Synthesis and electrochemical properties of CuCo2O4@Co3O4 nanocomposite for supercapacitor application

Transition metal oxide-based pseudocapacitors with various valence states are of particular interest in the field of energy storage due to their increased specific capacitance values. In particular, Copper cobaltite nanomaterials have attracted more research focus due to their multiple oxidation states in comparison to other transition metals. Spinel structures of metal oxides are of tremendous interest for energy storage applications. Mixed valence metal cations in spinel cobaltites (MC2O4) offer more electronic conductivity and electrochemical activity than single-component oxides. Natural abundance, good electrical and thermal stability, environment-friendly nature, and low cost motivates researchers for carrying out an extensive study of such materials. In this study, binary composite CuC2O4@Co(3)O(4)was synthesized by facile hydrothermal method. FT-IR, XRD, FEG-SEM and XPS studies have established the successful formation of all the nanocomposites were used to primarily characterize the sample. XRD showed the existence of all the synthesized materials in crystalline form. Cyclic voltammetry (CV), Galvanostatic Charge-Discharge (GCD) and Electrochemical Impedance (EIS) measurements were recorded to examine the electrochemical characteristics. The comparative specific capacitance of the synthesized CuC2O4@Co3O4 nanocomposite displayed 542.77 Fg(-1 )using Glassy Carbon (GCE) as the working electrode whereas it exhibited 683.72 Fg(-1) at the same current density of 1 Ag(-1 )using Nickel foam as the electrode substrate.
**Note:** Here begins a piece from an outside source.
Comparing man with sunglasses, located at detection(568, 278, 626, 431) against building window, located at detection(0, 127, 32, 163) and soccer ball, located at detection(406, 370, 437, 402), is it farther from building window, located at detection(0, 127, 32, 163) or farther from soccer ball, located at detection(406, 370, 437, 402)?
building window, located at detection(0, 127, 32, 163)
The composite electrode exhibited an excellent pseudocapacitive behaviour using 1 M Na2SO4 and 1 M KOH as electrolytes respectively for electrochemical measurements. Impedance analysis reveals capacitive nature of the synthesized materials. Furthermore, cyclic stability for CuC2O4@Co3O4 nanocomposite was found to be 76% (GCE) upto 1000 cycles at 5 Ag-1 and 78% (Nickel foam) upto 3000 cycles at 5 Ag-1. Based on the study of the electrochemical performance, the synthesized transition metal oxide nanocomposite holds potency as an efficient electrode material for energy storage applications.